Penalty-free TSP access
Those employees retiring before the calendar year they turn 55 (VERA, LEO, etc.) will face a 10% early-withdrawal penalty on money taken out of TSP (doesn’t apply to IRA rollovers, just cash received) until they are age 59 ½. If you wait until the year you turn 55, the penalty no longer applies.
FEHB eligibility in retirement
You need to have been enrolled in FEHB for five years prior to retiring to be eligible to carry the same coverage through retirement. It is important to keep this in mind if you are counting on that FEHB coverage for you or your family. Tricare coverage will also satisfy the five year requirement.

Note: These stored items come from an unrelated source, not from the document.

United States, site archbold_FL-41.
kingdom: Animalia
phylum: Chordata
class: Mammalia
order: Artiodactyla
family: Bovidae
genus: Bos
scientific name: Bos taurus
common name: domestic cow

Other factors for consideration
In addition to the federal annuity and TSP considerations, there are other questions that you should consider as you set up a retirement date. Some of them you will be able to work through on your own and others may need additional assistance.
Can you afford to retire?
While this is the most basic of questions, it should also not be taken lightly. You can’t go back once you make your decision, and regrets after the fact will only serve to make a stressful time of transition that much worse. If you are comfortable with your decision after reviewing your situation in-depth, you are much less likely to face surprises down the road. This discussion will also need to include your spouse and family.

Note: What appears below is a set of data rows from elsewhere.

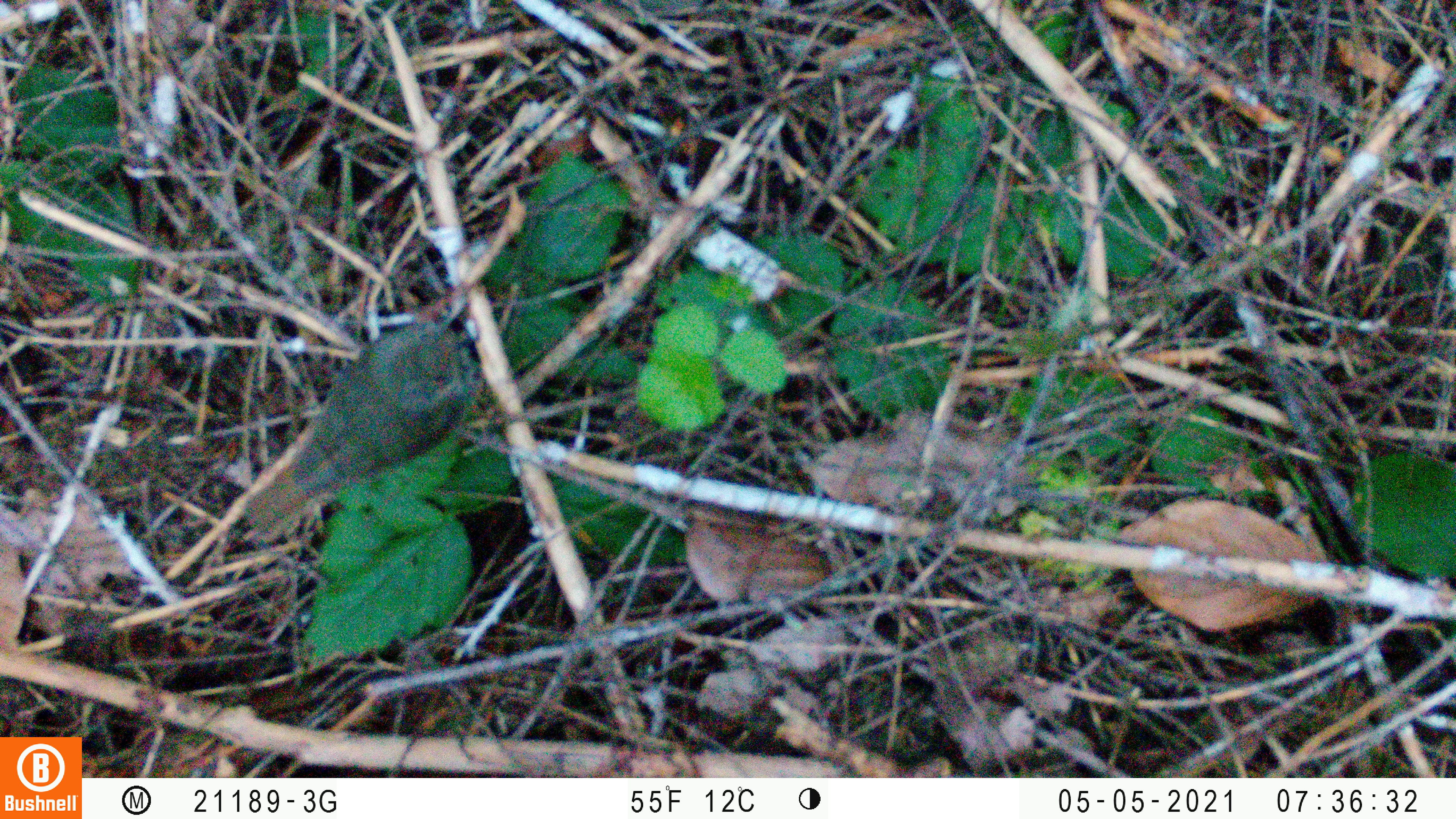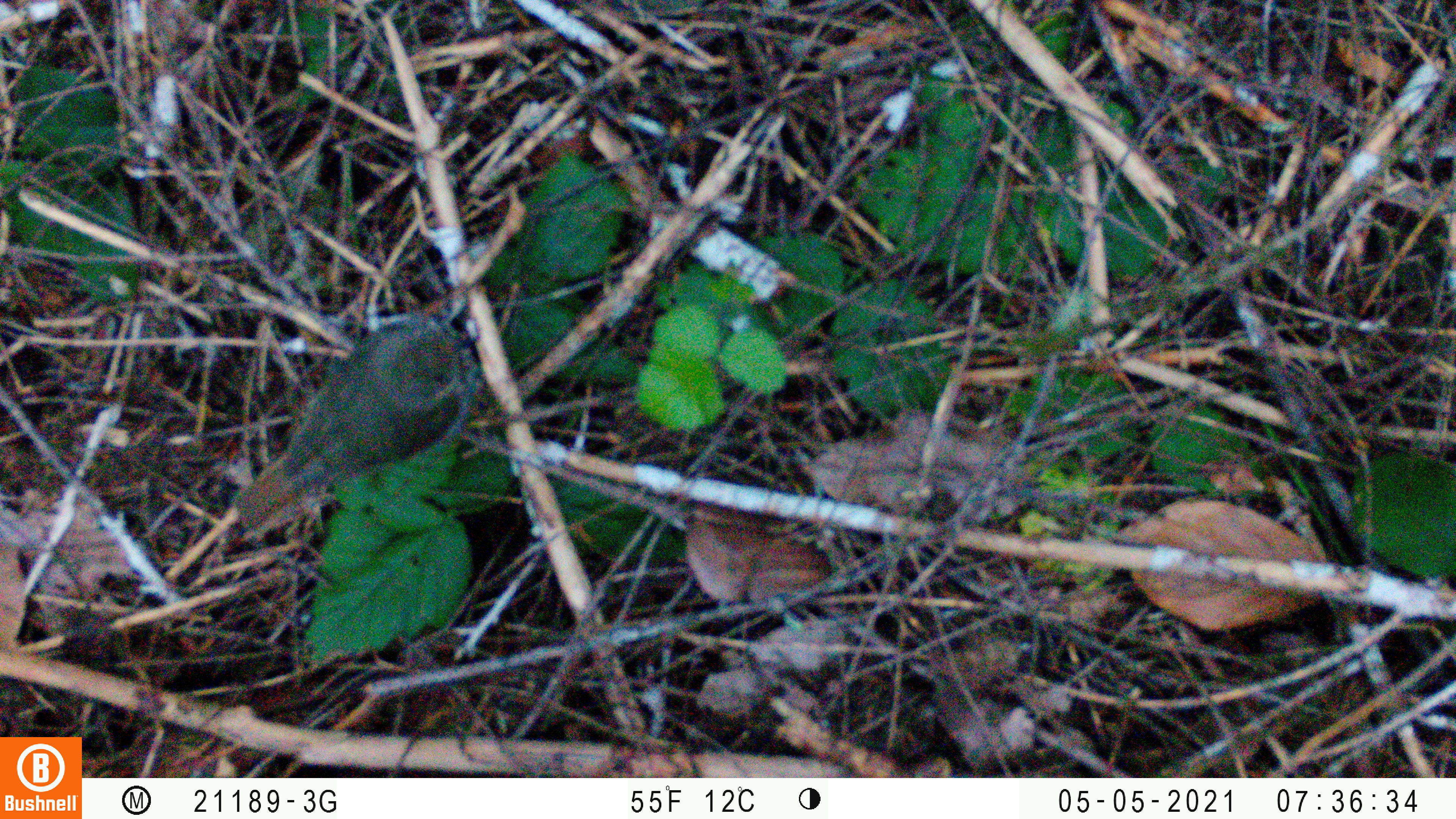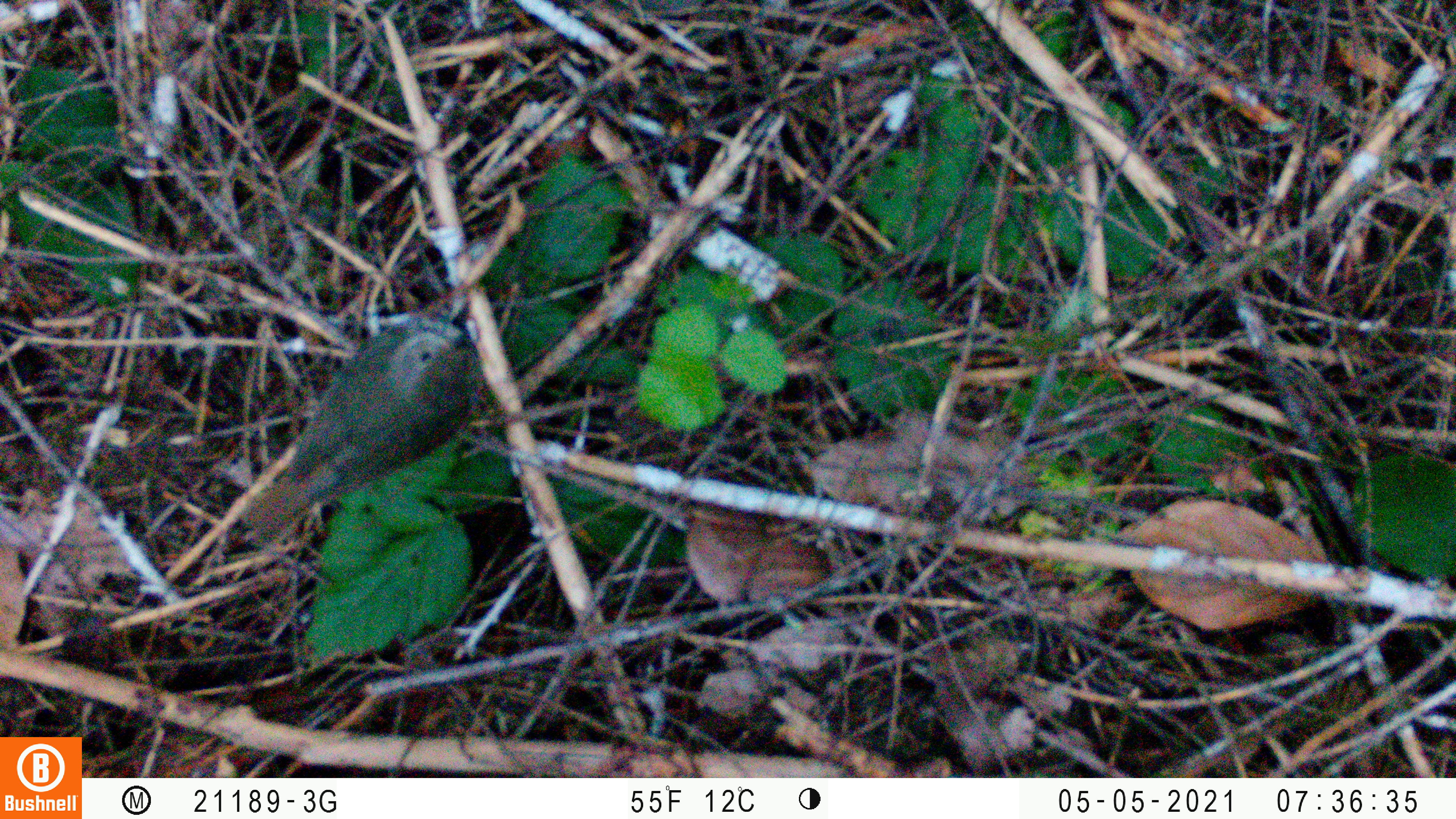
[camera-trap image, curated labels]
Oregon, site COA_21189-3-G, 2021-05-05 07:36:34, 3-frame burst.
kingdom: Animalia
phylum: Chordata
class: Aves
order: Passeriformes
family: Turdidae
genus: Catharus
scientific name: Catharus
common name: brown thrushes and nightingale-thrushes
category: catharus species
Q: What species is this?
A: Catharus species (brown thrushes and nightingale-thrushes) (Catharus).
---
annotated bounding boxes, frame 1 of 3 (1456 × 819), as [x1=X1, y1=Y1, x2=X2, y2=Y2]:
catharus species: [x1=237, y1=300, x2=481, y2=549]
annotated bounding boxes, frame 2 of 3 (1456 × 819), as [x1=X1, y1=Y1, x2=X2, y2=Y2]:
catharus species: [x1=227, y1=293, x2=476, y2=538]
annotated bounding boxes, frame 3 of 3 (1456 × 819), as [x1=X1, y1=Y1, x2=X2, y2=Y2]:
catharus species: [x1=236, y1=293, x2=481, y2=557]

Is working in retirement part of your plan?
This is common, especially for people who retire soon after their minimum retirement age. If you do intend to work outside of the federal government, you may wish to begin the job search before retirement so that you can make a smooth transition to your new position.

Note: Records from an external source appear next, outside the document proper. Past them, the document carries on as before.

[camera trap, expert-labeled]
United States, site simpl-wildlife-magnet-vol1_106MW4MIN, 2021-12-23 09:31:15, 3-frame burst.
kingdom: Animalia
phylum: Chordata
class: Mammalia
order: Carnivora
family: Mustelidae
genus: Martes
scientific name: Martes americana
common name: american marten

Did you recently receive a promotion, raise or step increase?
The retirement annuity is based on your “high-3” salary. If you just received a large pay increase, you would need to remain at that level to get the maximum benefit for retirement purposes.
Have you considered a “phased retirement”?
This is a relatively new option, and is only available if agreed to by your agency. You should contact your agency’s HR department if you are interested in further details.
Are you prepared for a cash flow crunch immediately after retirement?
Keep in mind that when you retire, you will only receive a partial “interim annuity” until OPM finishes your final calculations. Also, you will not receive a supplement for that time. A check for unused annual leave can help, but you should also be prepared to utilize other funds as necessary. There are several strategies to help with liquidity prior to retirement, and it may be beneficial to get those plans in place before setting a date.
Do you actually want to retire?
It seems like an obvious question, but many people derive a great deal of identity from the valuable work that they do and don’t want to stop doing it. If you would rather go to work in the morning than any of your other options, it doesn’t really matter whether or not you are financially ready. Keep doing what you enjoy.
Every person faces a very personal and significant decision when looking at retirement. The best thing you can do is be as well-informed as possible, so that you are comfortable with whatever you decide. The transition from a full-time career to retirement is stressful in many ways, and everything you can do to reduce that stress is beneficial.